カメさんをお家に連れてくる前=ペットショップにいる時は、おそらく一つの水槽にカメさんが何匹もいましたよね?
甲羅の大きさが3㎝程度しかない赤ちゃん亀でしょうから、餌もそんなには食べません。餌を争ってケンカ……という心配はありませんが、これがあと1、2か月もすればみんなバクバク食べるようになります。

生まれたばかりの頃は同居させても構わないと思いますが、数か月後、遅くても半年後には単独で飼育することをおススメします。

その2 一匹でさみしくないの?

「一匹じゃかわいそう」と思う方もいるでしょうが、もともとカメさんは孤独を愛する生き物だそうです。

餌をバクバク食べるようになると、当然、争いが始まります。
飼い主さんが「これで二匹分だよ」と言って二匹のカメに適量をやったとしても、必ずどちらかのカメがたくさん食べてしまいます。

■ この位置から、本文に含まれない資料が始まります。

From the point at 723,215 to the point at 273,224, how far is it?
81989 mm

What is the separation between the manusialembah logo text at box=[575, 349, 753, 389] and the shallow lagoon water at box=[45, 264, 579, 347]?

人間には分からないカメの世界(!)ですが、体の大きさだったり性格の違いだったりするのでしょう……なかなか対等な関係ではいられないようです。
弱い方のカメがストレスを感じ、餌を食べなくなるということもあります。実際、我が家のカメさんもそうでした。

その3 複数飼うことのリスク

餌を食べられないと病気にかかるリスクも高まります。
稀なケースとは思いますが、噛みついたり噛みつかれたりして怪我をする危険もあります。
(ちなみに、我が家のカメさんは、家にお迎えしたその日に他の子に噛みつきました)

また、雄と雌を同居させた場合、“繁殖”の可能性も頭に入れておいてください。
ミドリガメやゼニガメなどの水槽亀は、大体5歳位から交尾を始めるといわれています。
新しい命が生まれることはめでたいのですが、孵化した場合、一度に何匹も飼うことになり、飼い主さんが大変になるというリスクがあります。

 

このように、カメを同居させるメリットというものがあまりない為、水槽や場所などの準備ができ次第単独で飼育してあげましょう!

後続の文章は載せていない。